• 79°

How About Iraq If Peace Comes

By Staff
One day there will be peace in the Middle East. We speak particularly about Iraq in future days and without Saddam. The country might be torn apart, and it might be both wise and absolutely necessary to establish a semi-military rule to help Western democracy over the hump. Regardless of all else, whatever government is eventually installed there, it will by nature and the human touch have that pro-Western tag attached to it. We can be sure of that.
In recent days, President Bush seems to be thinking more and more about Iraq when peace is with us again. To say that a Western democracy will not work in Iraq is to discount the surety of American ability to govern. There might be many people there with different ideas, but it will be America in the saddle.
Much talk has been made about paying for the reconstruction of Iraq. Surely, that is and should be a big consideration. But Iraq is oil rich, and there seems to be no reason that we know why oil money cannot play its full part. Only a fool will say that the job will be easy. After the war with many different religious groups to consider and with other countries, particular neighboring ones, to consider, the job is bound to be man-sized.
After World War II, the USA played a big role in re-establishing government in Japan and Germany, too. Regardless of all else, Uncle Sam will not tolerate much foolishness. Whatever it takes, tough military rule or a type of democratic dictatorship, the need will be fulfilled. After WWII in Japan, Gen. Douglas MacArthur ran a government, helped establish a national economy, and he was a strong man in a position where strength was required. He transformed Japanese society as well as its economy.
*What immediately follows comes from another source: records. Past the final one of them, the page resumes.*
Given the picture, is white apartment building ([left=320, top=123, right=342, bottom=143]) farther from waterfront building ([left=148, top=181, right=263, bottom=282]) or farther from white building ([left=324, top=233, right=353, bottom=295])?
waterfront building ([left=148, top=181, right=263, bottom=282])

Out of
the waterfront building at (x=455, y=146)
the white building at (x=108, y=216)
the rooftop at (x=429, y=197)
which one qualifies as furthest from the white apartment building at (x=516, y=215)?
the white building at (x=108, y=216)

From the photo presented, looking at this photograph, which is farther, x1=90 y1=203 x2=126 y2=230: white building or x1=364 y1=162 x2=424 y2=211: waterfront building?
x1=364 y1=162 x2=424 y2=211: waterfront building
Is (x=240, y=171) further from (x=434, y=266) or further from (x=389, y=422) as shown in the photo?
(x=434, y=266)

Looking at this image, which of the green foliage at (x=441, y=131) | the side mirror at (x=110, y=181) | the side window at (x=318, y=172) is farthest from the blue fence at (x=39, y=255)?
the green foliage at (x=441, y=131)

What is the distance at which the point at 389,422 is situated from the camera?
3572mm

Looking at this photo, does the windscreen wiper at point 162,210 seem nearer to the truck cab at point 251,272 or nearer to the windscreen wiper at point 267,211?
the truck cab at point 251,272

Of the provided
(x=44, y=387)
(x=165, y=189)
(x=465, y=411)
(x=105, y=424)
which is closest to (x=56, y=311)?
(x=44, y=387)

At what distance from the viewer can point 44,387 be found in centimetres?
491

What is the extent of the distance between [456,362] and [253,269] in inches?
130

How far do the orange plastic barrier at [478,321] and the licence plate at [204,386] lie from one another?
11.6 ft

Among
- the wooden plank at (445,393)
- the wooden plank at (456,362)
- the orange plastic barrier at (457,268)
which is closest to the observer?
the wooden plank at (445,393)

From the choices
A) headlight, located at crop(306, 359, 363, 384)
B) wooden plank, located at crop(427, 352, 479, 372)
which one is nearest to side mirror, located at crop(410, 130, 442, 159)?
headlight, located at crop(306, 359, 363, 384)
While we today cannot put our finger on just what President Bush has in mind, we can be sure that a plan has been laid out carefully. In his plan, we must agree that comparing Iraq with Japan is hardly practical.
Recently, we read about the talk of a Bush plan with the U.S. military there to preserve order while the normal government functions will be taken care of through civil government agencies. In a practical sense, it is pointed out that war with Iraq can be summed up at its conclusion in one word – chaos. If that be true, then there is not merely the big job of governing people, but lifting a country out of that chaotic pit. Is the United States capable of doing the job? The question might be asked quietly, but it well might be on many minds. It is likely to be a back-breaking enterprise.
Regardless of all else, Uncle Sam will not turn his back on those rich oil fields which make Iraq a very rich nation. That oil can be made to flow more abundantly and thus bring in needed cash.
Again, before we talk of what to do when peace comes, we first must think of winning the war.